#### Stated task
Please resume the article on The HDF Group's HPC program, writing on from its final sentence.
#### Text
The HDF Group’s HPC Program
Quincey Koziol, The HDF Group
“A supercomputer is a device for turning compute-bound problems into I/O-bound problems.” – Ken Batcher, Prof. Emeritus, Kent State University.
HDF5 began out of a collaboration between the National Center for Supercomputing Applications (NCSA) and the US Department of Energy’s Advanced Simulation and Computing Program (ASC), so high-performance computing (HPC) I/O has been in our focus from the very beginning. As we are starting our 20th year of development on HDF5, HPC I/O continues to be a critical driver of new features.
The HDF5 development team has focused on three things when serving the HPC community: performance, freedom of choice and ease of use. Our goal has always been to achieve >90% of the underlying layer’s performance (MPI-IO, in this case), so that application developers aren’t giving up significant performance when they choose to use HDF5 instead of rolling their own I/O solution. This level of performance is an ongoing challenge, as HPC systems are constantly evolving, but we work hard to meet the goal. The great variety of capabilities that HDF5 provides can be used directly by applications, or tailored to a particular user community with a targeted I/O library such as netCDF-4, CGNS, MOAB, etc.
Beyond just writing code to improve the HDF5 library, we are actively working with many US Department of Energy (DOE) and National Science Foundation (NSF) supercomputing centers in the US to reach out to HPC application developers and help them use HDF5 more effectively in their code. As part of this effort, we also keep our eyes open for performance and usability needs in the community, which then drives new features in HDF5, making a virtuous cycle of benefits that spread throughout the HDF5 user community.
In addition to these efforts that benefit today’s applications, the HDF Group is involved in efforts targeted to future needs of the HPC community. In particular, we are partners with Intel in the Exascale System Storage and I/O (ESSIO) project funded by the DOE. This project is focused on creating a storage stack that targets the needs of future HPC systems, with greatly improved fault tolerance, asynchronous I/O and support for a deep memory hierarchy that includes volatile and non-volatile memory as well as disk and tape.
This long-term dedication to supporting the needs of our user community continues with the upcoming HDF5 1.10 release. We are planning to incorporate many improvements to parallel HDF5 in this release:
- Speed up file closing by avoiding file truncation: The HDF5 file format through the 1.8 releases requires that an HDF5 file be explicitly truncated when it is closed. However, truncating a file on a parallel file system can be an exceptionally slow operation. In response, we have changed the HDF5 file format to allow the file’s valid length to be directly encoded when the file is closed, avoiding a painful file truncation operation.
########
#### Data listing
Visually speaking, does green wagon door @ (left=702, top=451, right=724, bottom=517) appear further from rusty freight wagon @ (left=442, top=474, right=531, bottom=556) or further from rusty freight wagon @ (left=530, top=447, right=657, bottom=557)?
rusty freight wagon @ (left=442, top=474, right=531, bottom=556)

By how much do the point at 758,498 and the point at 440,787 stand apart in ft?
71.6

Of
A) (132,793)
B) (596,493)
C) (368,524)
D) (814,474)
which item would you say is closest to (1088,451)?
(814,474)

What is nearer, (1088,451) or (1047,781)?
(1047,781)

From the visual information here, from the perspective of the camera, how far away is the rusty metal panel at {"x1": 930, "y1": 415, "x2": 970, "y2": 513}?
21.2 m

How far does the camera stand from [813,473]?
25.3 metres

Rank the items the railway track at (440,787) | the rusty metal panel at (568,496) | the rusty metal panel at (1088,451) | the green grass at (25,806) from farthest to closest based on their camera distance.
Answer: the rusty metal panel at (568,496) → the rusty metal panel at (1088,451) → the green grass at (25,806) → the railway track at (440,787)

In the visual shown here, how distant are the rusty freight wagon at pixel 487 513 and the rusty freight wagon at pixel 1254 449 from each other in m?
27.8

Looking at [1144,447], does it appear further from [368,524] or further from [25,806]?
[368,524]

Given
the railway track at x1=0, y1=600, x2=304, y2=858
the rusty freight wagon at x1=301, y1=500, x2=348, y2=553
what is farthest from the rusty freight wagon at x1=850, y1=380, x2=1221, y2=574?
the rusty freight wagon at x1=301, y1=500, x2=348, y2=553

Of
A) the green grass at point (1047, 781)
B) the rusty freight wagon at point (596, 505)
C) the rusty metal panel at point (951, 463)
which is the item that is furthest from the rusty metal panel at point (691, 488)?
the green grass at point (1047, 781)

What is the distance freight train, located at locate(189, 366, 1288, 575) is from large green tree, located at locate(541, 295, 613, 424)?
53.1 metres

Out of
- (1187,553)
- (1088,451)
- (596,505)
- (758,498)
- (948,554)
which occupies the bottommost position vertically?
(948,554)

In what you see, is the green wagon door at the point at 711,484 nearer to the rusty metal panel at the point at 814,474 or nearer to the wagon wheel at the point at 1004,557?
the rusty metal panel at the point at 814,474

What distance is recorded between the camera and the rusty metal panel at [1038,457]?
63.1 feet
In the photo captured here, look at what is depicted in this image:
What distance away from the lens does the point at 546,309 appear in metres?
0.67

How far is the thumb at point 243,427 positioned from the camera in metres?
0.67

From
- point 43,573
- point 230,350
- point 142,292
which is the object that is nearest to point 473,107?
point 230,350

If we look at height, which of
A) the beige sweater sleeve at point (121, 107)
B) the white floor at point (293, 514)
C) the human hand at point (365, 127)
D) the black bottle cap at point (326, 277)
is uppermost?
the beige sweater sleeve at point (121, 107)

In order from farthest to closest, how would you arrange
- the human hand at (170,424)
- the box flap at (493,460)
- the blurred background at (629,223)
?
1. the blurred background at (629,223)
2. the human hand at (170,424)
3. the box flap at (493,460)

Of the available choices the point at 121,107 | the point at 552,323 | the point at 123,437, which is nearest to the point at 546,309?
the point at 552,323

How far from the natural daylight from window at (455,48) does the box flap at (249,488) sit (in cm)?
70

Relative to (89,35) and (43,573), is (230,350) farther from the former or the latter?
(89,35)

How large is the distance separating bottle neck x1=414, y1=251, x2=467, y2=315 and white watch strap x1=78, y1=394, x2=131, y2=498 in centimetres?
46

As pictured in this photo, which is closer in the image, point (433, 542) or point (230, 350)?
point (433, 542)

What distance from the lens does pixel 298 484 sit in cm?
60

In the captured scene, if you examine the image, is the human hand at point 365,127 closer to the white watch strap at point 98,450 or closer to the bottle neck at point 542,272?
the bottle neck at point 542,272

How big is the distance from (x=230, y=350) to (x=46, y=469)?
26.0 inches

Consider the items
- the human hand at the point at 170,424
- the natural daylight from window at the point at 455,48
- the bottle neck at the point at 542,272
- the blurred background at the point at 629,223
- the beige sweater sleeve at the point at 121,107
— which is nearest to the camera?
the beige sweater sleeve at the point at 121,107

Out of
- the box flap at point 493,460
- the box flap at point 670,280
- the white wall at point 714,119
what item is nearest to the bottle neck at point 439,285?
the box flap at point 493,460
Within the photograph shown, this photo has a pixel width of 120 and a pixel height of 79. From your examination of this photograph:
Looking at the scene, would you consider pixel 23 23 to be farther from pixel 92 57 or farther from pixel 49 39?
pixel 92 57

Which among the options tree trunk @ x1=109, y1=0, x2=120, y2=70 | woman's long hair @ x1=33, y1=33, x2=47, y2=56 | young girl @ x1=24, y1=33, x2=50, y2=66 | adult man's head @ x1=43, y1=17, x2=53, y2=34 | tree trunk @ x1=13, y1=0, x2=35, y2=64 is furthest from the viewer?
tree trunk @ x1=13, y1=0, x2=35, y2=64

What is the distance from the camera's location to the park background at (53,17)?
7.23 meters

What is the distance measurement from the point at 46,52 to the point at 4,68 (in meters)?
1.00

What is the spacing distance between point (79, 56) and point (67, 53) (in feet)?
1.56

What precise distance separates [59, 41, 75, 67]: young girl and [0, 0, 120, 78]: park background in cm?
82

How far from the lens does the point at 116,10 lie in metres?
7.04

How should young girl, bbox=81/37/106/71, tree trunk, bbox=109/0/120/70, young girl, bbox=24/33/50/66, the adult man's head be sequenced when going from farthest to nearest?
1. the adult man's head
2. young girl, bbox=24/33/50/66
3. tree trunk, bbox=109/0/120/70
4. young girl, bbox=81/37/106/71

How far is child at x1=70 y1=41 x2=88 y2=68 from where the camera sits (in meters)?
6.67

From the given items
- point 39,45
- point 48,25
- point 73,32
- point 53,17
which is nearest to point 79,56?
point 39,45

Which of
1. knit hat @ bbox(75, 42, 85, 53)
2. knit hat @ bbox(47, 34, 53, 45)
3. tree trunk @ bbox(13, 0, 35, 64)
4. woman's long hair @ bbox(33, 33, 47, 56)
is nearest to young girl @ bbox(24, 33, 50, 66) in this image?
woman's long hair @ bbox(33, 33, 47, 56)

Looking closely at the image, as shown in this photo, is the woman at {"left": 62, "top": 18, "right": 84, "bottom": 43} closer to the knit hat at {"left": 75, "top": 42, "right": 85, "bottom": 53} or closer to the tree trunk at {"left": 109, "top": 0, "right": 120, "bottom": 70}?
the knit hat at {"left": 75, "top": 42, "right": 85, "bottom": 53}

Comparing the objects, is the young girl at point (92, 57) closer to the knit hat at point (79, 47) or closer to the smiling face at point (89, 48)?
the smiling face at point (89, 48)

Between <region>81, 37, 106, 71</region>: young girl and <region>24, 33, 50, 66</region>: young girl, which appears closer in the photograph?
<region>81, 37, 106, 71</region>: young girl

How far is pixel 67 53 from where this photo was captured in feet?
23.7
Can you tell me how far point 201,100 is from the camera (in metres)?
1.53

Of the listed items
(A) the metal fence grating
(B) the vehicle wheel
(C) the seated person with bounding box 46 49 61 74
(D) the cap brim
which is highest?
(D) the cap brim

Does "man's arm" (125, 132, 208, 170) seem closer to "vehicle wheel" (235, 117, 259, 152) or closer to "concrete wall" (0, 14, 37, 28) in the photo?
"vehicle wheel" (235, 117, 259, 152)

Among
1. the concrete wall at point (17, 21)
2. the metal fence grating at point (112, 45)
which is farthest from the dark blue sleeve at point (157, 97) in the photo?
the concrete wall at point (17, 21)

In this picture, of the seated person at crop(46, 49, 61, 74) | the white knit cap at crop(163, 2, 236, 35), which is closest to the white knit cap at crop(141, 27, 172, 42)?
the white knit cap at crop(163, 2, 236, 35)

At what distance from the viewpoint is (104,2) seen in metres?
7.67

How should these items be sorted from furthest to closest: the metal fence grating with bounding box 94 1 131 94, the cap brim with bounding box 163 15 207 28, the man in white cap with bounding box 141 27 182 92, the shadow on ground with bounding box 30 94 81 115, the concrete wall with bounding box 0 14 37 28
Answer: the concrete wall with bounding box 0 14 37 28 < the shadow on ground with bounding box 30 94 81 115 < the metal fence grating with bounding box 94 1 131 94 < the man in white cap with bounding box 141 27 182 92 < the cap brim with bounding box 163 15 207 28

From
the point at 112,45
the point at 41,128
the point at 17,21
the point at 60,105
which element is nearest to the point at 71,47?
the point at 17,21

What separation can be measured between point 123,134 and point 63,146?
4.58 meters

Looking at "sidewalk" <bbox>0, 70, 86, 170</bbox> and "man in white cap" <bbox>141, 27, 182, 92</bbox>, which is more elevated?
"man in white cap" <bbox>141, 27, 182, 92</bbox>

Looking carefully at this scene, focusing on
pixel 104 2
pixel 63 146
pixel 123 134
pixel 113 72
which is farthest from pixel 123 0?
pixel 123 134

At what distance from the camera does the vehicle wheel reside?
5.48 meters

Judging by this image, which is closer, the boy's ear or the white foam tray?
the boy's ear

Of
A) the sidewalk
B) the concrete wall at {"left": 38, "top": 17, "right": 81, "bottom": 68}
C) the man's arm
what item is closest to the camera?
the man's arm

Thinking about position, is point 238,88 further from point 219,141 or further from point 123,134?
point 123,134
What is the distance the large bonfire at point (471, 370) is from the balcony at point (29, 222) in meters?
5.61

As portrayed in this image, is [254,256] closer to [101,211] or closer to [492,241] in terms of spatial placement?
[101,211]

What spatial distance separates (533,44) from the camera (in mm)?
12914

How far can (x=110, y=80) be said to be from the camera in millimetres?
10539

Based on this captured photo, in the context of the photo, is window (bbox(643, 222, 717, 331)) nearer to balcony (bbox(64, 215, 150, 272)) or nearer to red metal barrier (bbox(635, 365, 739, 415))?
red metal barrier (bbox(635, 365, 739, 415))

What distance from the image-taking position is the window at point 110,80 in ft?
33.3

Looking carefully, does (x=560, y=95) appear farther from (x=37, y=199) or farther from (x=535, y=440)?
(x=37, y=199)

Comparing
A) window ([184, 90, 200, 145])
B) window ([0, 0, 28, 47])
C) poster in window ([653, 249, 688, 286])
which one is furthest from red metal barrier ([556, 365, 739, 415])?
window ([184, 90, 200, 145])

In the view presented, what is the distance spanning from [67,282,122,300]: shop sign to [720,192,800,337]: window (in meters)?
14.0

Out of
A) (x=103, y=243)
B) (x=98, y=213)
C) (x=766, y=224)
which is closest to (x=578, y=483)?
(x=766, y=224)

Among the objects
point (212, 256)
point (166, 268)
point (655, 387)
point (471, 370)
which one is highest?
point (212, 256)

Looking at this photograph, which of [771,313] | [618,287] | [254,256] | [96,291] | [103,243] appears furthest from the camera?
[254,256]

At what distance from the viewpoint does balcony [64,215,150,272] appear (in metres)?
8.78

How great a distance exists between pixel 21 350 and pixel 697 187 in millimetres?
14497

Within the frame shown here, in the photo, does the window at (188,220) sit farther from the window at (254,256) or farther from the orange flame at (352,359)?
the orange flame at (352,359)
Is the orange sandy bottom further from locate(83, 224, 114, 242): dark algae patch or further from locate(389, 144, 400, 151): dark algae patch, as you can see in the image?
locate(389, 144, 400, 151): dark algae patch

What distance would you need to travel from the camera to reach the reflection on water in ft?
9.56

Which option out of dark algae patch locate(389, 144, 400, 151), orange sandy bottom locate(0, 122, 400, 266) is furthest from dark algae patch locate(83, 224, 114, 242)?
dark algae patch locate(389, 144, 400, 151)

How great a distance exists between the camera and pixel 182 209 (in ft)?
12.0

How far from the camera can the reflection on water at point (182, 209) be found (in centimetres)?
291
########
#### Exercise result
- Faster I/O with collective metadata read operations: Metadata read operations in parallel HDF5 are independent I/O operations, occurring on each process of the MPI application using HDF5. However, when all processes are performing the same operation, like opening a dataset, this can cause a “read storm” on the parallel file system, with each process generating identical I/O operations. We have addressed this problem by adding a collective I/O property to metadata read operations, such as opening objects, iterating over links, etc. This allows the library to use a single process to read metadata from the HDF5 file and broadcast that information to the other processes, drastically reducing the number of I/O operations that the file system encounters.
- Collective metadata writes: The HDF5 library currently writes out modified file metadata from all processes in the application, with many independent I/O operations. However, because modifying file metadata is a collective operation, it is possible to perform a single collective I/O to write all the file metadata at once, improving the performance of metadata writes considerably, with no application changes required.
- Improved performance through multi-dataset I/O: The HDF5 library will allow a dataset access operation to operate on multiple datasets with a single I/O call. These new API routines,
H5Dwrite_multi(), perform a single I/O operation to multiple datasets in the file. These routines can improve performance, especially in cases when data accessed across several datasets from all processes can be aggregated in the MPI-I/O layer. The new functions can be used for both independent and collective I/O access, although they are primarily focused on collective I/O.
- Page-buffered I/O: Currently, the HDF5 library performs I/O on individual metadata objects, generating a number of small I/O operations at random file locations and causing poor performance, particularly on today’s parallel file systems like GPFS or Lustre. With page-buffered I/O enabled, application developers can indicate a page size and alignment for the library to perform I/O on, allowing many metadata entries to be written out with a single page I/O operation and on a page-aligned boundary that is friendly to the parallel file system, speeding up I/O operations considerably. This feature can also improve performance for serial applications.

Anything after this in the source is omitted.